### Task
Repeat exactly the lines of the records below, starting at the line containing "Toyota - 2017" and ending at the line containing "Draw Klimt Tree". Leave the pictures out.

------------------------------------------------------------------------

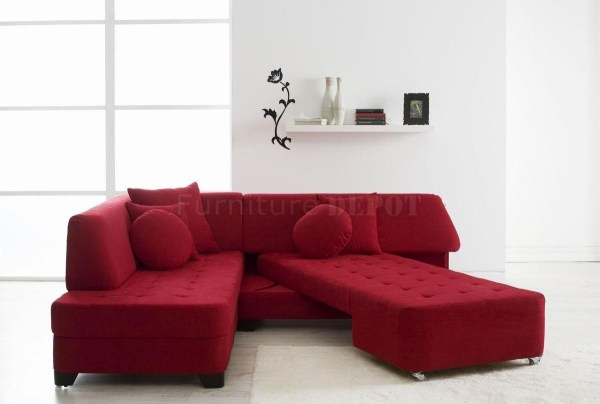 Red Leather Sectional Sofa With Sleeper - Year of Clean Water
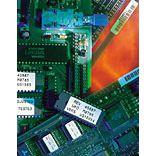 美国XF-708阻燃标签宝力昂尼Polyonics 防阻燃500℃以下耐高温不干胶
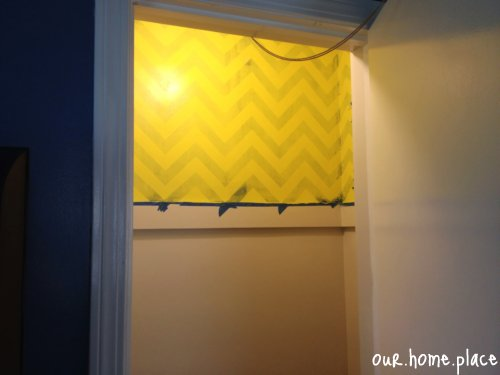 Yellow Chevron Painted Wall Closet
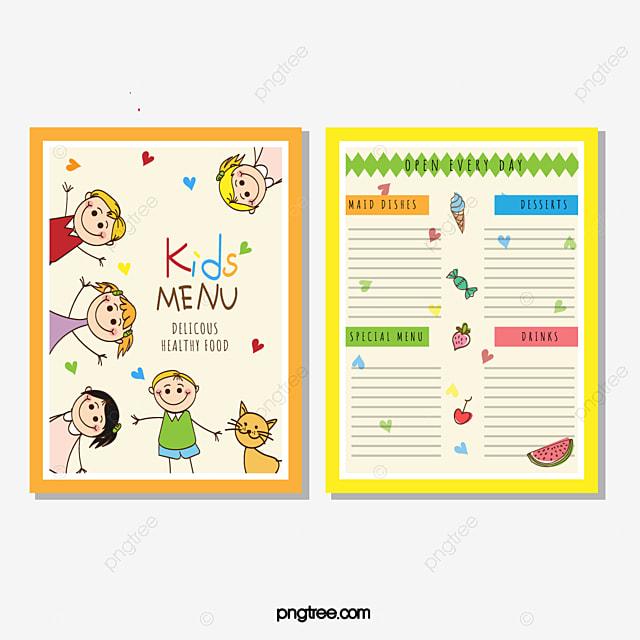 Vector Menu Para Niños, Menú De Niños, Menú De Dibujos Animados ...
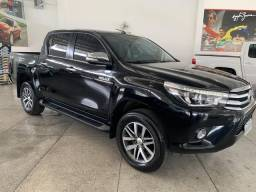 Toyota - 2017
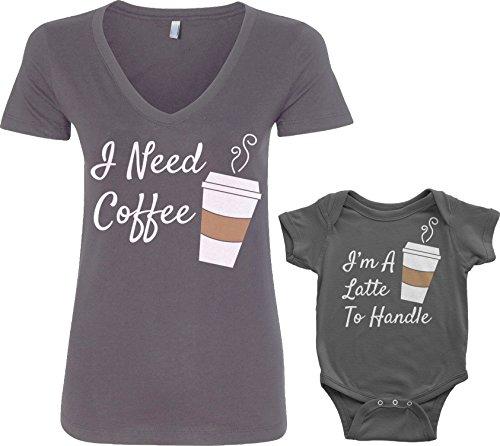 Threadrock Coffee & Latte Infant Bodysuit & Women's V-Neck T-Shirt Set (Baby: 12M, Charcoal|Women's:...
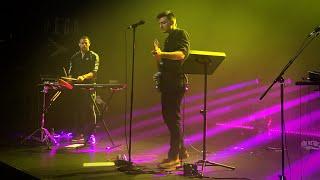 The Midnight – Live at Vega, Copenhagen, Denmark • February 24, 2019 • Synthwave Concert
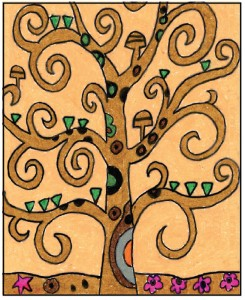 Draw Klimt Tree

------------------------------------------------------------------------

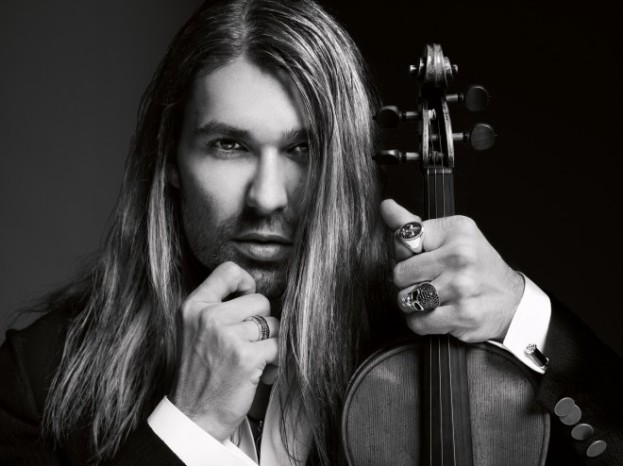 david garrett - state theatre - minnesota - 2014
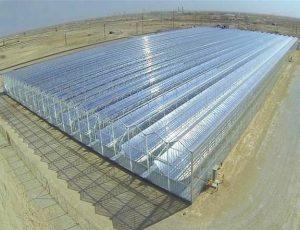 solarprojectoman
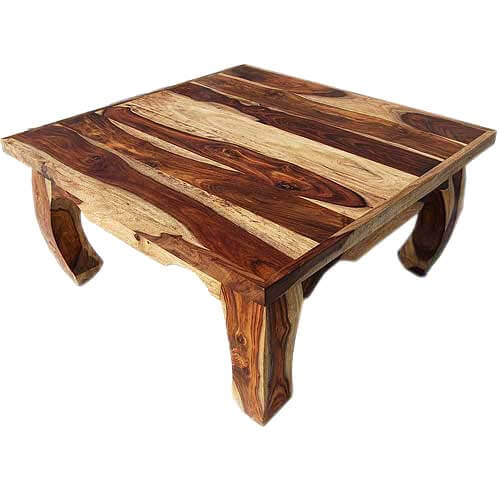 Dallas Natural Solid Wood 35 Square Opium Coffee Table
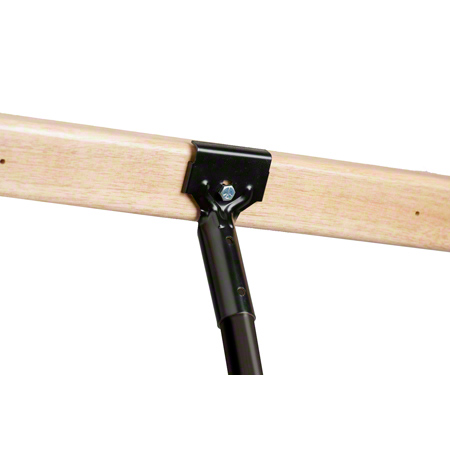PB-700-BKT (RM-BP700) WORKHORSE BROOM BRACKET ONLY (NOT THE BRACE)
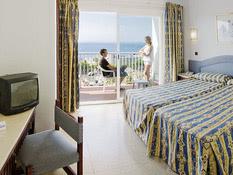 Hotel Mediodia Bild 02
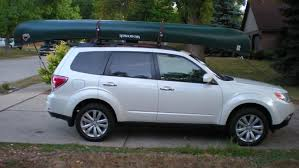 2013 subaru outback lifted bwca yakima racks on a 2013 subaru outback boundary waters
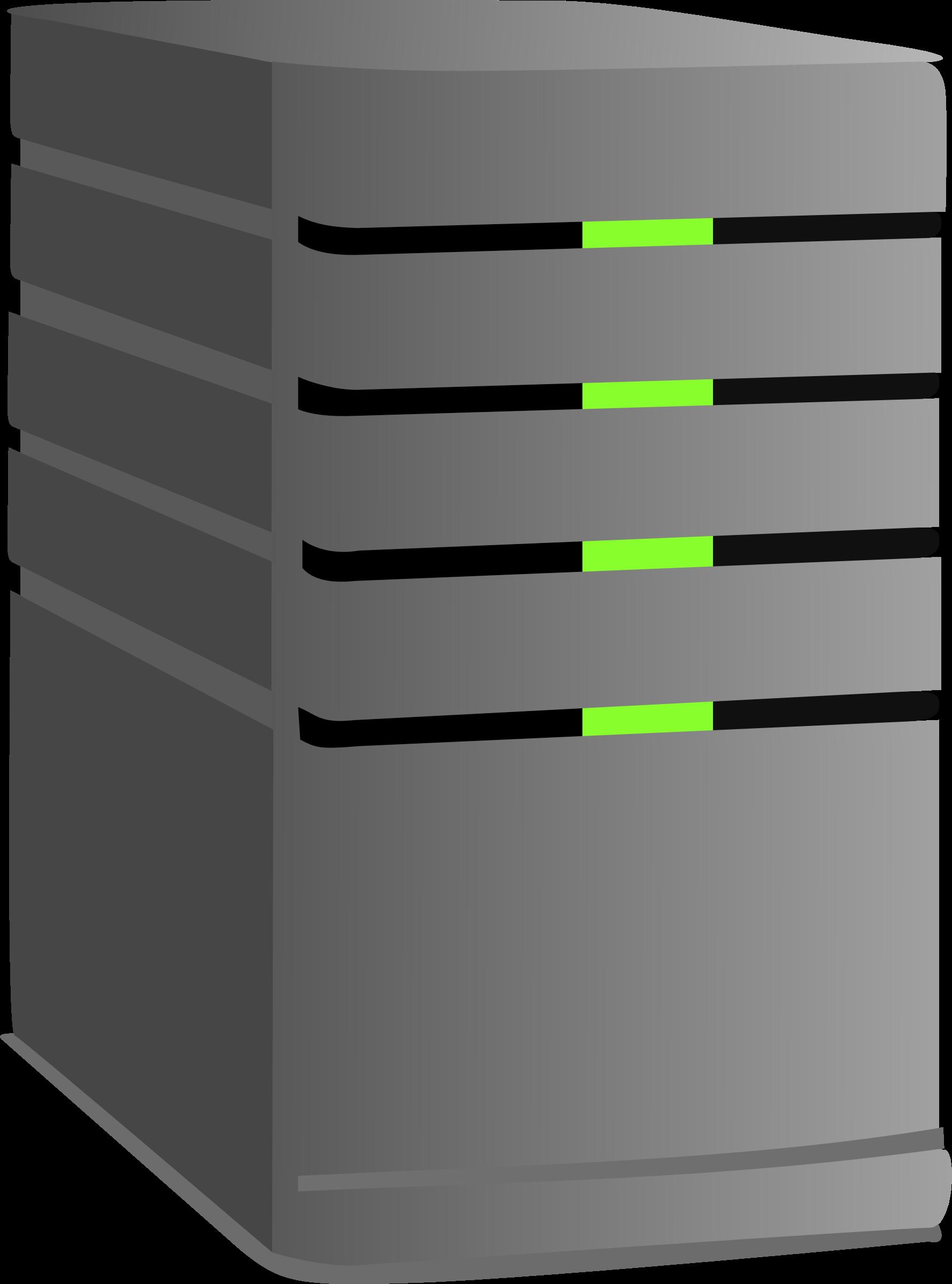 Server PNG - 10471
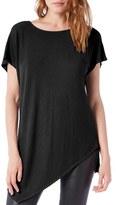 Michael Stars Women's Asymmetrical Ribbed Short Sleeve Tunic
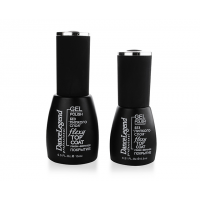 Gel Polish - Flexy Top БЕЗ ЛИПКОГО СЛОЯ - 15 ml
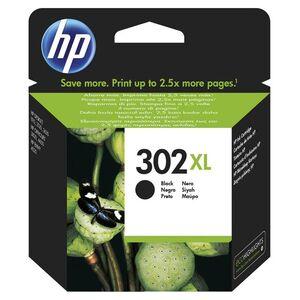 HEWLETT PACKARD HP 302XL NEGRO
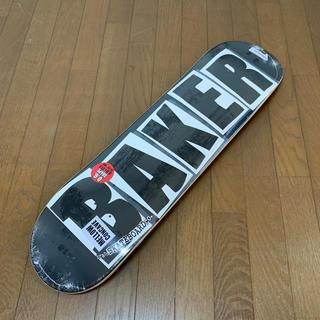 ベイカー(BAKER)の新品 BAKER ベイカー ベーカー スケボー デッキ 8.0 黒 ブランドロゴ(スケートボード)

------------------------------------------------------------------------

### Solution
 Toyota - 2017
 Threadrock Coffee & Latte Infant Bodysuit & Women's V-Neck T-Shirt Set (Baby: 12M, Charcoal|Women's:...
 The Midnight – Live at Vega, Copenhagen, Denmark • February 24, 2019 • Synthwave Concert
 Draw Klimt Tree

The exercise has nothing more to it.